### Assigned task 1
Set down the passage of the movie review from "In the late" to "history repeating itself.", inclusive.
### Assigned task 2
According to the movie review, which actor played Agent Cooper?

### Reading text
About the only place where the movie seems to accidentally brush by a real statement is in a moment that resembles a historical reference. Cooper has infiltrated a conspiracy meeting (by wearing a half-mask that leaves his rather distinctive chin fully visible) at which the Big Bad, Mr. Lamas, is delivering an expository monologue: their factory in India is in full production of the drug, which will be shipped to America in phony Ming vases and bring the world to its knees! If you’re going to talk about drugs making and breaking empires, China and India are where it happened.
In the late eighteenth and early nineteenth centuries, the East India Company fostered opium addiction in China because they wanted cheap tea and because the British government had vague plans, which never came anywhere close to fruition, to add China to their empire. The opium to feed this addiction was grown in India, often by farmers who would rather have been growing actual food but owed too much money to the EIC. This all led to the Opium Wars and a lot of other unpleasantness in which the British Empire came out looking even more like assholes than they usually did. In a story about conquering the world through drug addiction, then, having the drugs created in India and slipped into something Chinese looks like a reference to history repeating itself.
It may also mean something else. Secret Agent Super Dragon is relentlessly white, set mostly in a city in northwestern Europe, where conspiracies of middle-aged white guys drink booze and decide the fate of nations. The actual work that makes this possible, however, is being done by people of colour in the east. Not only does this seem to reference how western nations use other countries as battlegrounds and bargaining chips in their own power struggles, it can also serve as a reminder of something we frequently forget: a lot of what makes our comfortable lives possible comes from other countries, made by people who could never afford to buy it. My eyeglasses, the sweater I’m wearing, and the chair I’m sitting on were all made in China. Our entire economy depends on cheap foreign labor, and I wonder sometimes how much longer that can last before the whole thing falls apart.
Is any of this the movie’s intentional theme or message? I doubt it. The historical reference seems to be just a ‘hey, look how clever we are!’ moment and the rest probably goes no deeper than ‘oh, no, our children are doing drugs!’, which has been on the verge of ending civilization since at least the thirties. Secret Agent Super Dragon is just a dumb trashy Eurospy movie, and not even a very good one. I don’t hate it, but mostly because it’s not worth that kind of effort. The MST3K treatment renders it infinitely more enjoyable, especially when Tom and Crow do Jazz.
Agent Cooper was played by actor Ray Danton, who died in 1992, a year before the episode aired. Probably all for the best. I doubt he’d have been into all those jokes about how his character is perfectly smooth.

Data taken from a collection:
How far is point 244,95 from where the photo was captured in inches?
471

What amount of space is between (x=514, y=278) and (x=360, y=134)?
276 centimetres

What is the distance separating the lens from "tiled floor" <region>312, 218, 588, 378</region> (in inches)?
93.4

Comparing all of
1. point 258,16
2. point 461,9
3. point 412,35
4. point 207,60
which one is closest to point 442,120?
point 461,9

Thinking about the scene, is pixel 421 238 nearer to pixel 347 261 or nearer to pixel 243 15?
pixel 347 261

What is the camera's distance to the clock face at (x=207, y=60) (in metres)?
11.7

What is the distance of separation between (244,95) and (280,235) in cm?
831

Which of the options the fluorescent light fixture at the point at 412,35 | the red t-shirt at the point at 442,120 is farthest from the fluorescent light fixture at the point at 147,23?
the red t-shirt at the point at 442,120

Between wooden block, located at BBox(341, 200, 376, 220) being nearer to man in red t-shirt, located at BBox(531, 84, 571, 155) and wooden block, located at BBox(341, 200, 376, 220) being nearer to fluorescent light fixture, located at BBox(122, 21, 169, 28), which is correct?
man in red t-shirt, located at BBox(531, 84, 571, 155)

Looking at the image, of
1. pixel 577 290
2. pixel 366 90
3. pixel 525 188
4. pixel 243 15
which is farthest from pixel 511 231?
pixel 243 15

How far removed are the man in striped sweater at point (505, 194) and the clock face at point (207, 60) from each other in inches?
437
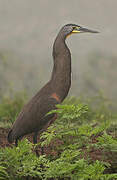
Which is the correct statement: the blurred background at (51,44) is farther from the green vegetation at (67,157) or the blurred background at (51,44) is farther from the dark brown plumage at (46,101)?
the green vegetation at (67,157)

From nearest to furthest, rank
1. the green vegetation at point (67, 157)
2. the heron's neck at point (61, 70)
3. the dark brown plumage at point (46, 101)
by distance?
the green vegetation at point (67, 157) → the dark brown plumage at point (46, 101) → the heron's neck at point (61, 70)

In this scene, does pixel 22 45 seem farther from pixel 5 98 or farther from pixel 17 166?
pixel 17 166

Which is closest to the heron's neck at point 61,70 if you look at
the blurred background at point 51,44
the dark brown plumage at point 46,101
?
the dark brown plumage at point 46,101

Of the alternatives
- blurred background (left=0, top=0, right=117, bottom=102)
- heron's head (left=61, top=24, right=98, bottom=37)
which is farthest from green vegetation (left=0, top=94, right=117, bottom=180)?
blurred background (left=0, top=0, right=117, bottom=102)

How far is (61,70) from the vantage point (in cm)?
475

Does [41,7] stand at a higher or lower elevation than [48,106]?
higher

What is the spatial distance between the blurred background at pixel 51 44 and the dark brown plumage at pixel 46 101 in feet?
19.9

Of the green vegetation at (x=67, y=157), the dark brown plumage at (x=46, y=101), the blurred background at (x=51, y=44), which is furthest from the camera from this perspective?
the blurred background at (x=51, y=44)

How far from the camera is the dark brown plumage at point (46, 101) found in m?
4.52

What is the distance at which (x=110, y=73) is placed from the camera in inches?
495

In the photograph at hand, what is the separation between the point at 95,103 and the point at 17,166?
598cm

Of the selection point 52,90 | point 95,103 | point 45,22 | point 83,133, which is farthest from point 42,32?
point 83,133

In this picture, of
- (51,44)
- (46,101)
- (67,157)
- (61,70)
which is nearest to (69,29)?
(61,70)

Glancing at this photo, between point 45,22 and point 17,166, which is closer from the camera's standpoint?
point 17,166
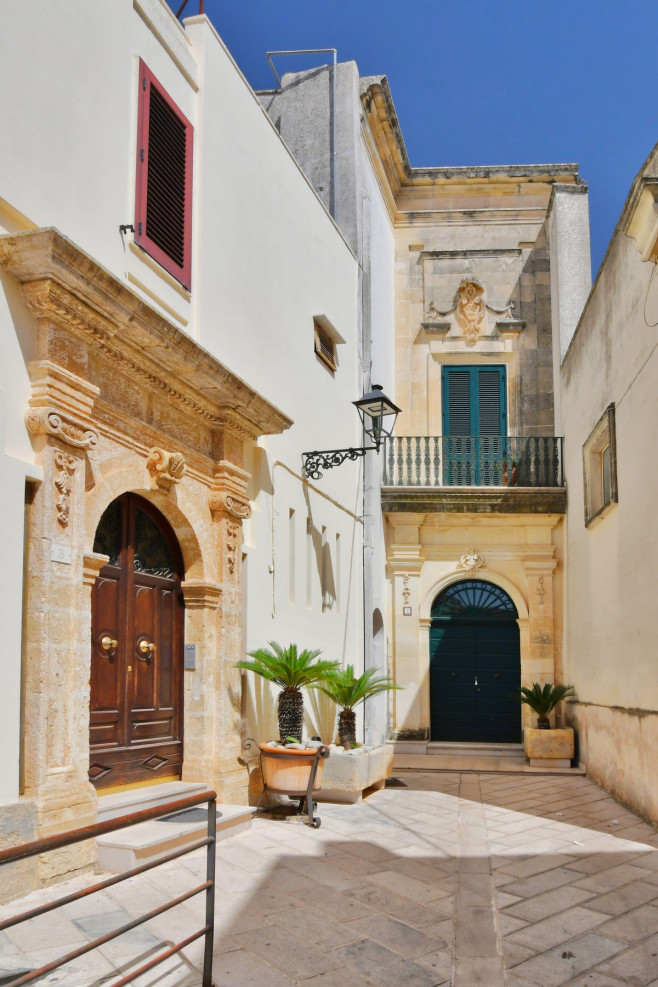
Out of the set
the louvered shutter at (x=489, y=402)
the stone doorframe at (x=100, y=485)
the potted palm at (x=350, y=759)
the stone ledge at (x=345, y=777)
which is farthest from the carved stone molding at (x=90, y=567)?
the louvered shutter at (x=489, y=402)

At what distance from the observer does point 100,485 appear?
6266 mm

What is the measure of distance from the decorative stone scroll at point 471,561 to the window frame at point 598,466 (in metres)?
3.22

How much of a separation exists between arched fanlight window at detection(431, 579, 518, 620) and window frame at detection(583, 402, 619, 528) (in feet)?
11.3

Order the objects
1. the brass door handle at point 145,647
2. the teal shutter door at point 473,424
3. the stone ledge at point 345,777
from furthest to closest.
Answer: the teal shutter door at point 473,424 → the stone ledge at point 345,777 → the brass door handle at point 145,647

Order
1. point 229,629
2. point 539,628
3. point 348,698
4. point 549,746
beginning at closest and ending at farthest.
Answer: point 229,629 < point 348,698 < point 549,746 < point 539,628

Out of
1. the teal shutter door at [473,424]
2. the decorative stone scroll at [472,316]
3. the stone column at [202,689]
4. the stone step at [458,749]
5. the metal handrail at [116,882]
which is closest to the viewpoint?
the metal handrail at [116,882]

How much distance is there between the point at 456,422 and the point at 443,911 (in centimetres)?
1175

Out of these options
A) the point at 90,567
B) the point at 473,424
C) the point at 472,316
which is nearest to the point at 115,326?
the point at 90,567

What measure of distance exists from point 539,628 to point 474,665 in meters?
1.21

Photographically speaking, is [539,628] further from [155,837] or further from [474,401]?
[155,837]

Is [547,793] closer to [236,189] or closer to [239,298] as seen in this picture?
[239,298]

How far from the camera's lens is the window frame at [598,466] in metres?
10.7

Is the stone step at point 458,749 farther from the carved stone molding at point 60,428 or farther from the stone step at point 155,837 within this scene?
the carved stone molding at point 60,428

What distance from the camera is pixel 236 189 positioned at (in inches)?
348
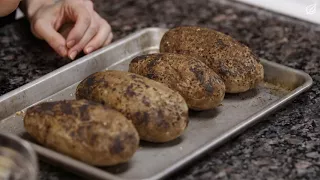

### Exercise solution 1
In the late eighteenth and early nineteenth centuries, the East India Company fostered opium addiction in China because they wanted cheap tea and because the British government had vague plans, which never came anywhere close to fruition, to add China to their empire. The opium to feed this addiction was grown in India, often by farmers who would rather have been growing actual food but owed too much money to the EIC. This all led to the Opium Wars and a lot of other unpleasantness in which the British Empire came out looking even more like assholes than they usually did. In a story about conquering the world through drug addiction, then, having the drugs created in India and slipped into something Chinese looks like a reference to history repeating itself.

### Exercise solution 2
Ray Danton